For each entry, restate it word for word while omitting any image it holds.

(Collected data)
:::

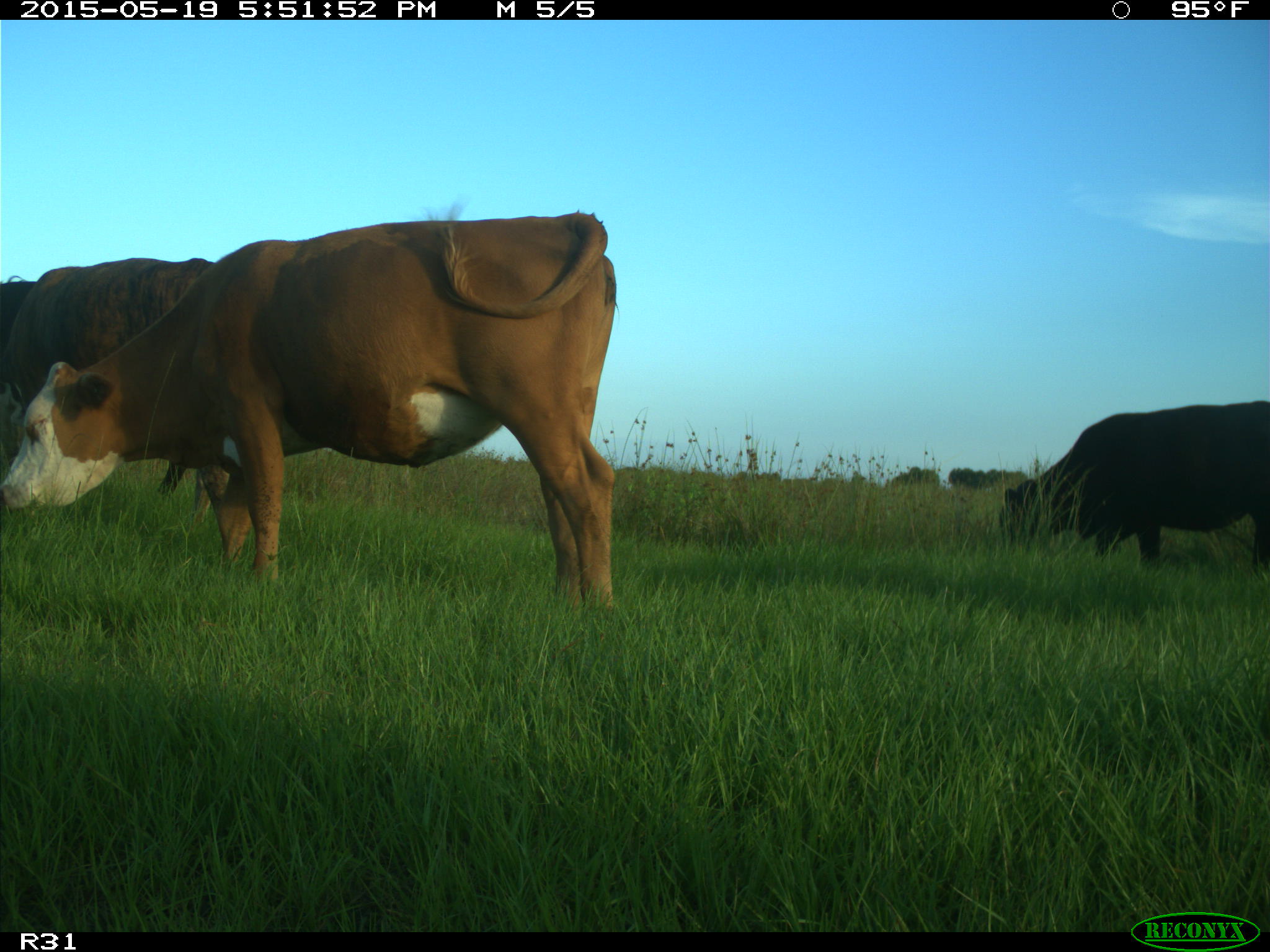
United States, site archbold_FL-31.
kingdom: Animalia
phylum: Chordata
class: Mammalia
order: Artiodactyla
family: Bovidae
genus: Bos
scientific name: Bos taurus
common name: domestic cow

:::

## Exercise response
United States, site archbold_FL-31.
kingdom: Animalia
phylum: Chordata
class: Mammalia
order: Artiodactyla
family: Bovidae
genus: Bos
scientific name: Bos taurus
common name: domestic cow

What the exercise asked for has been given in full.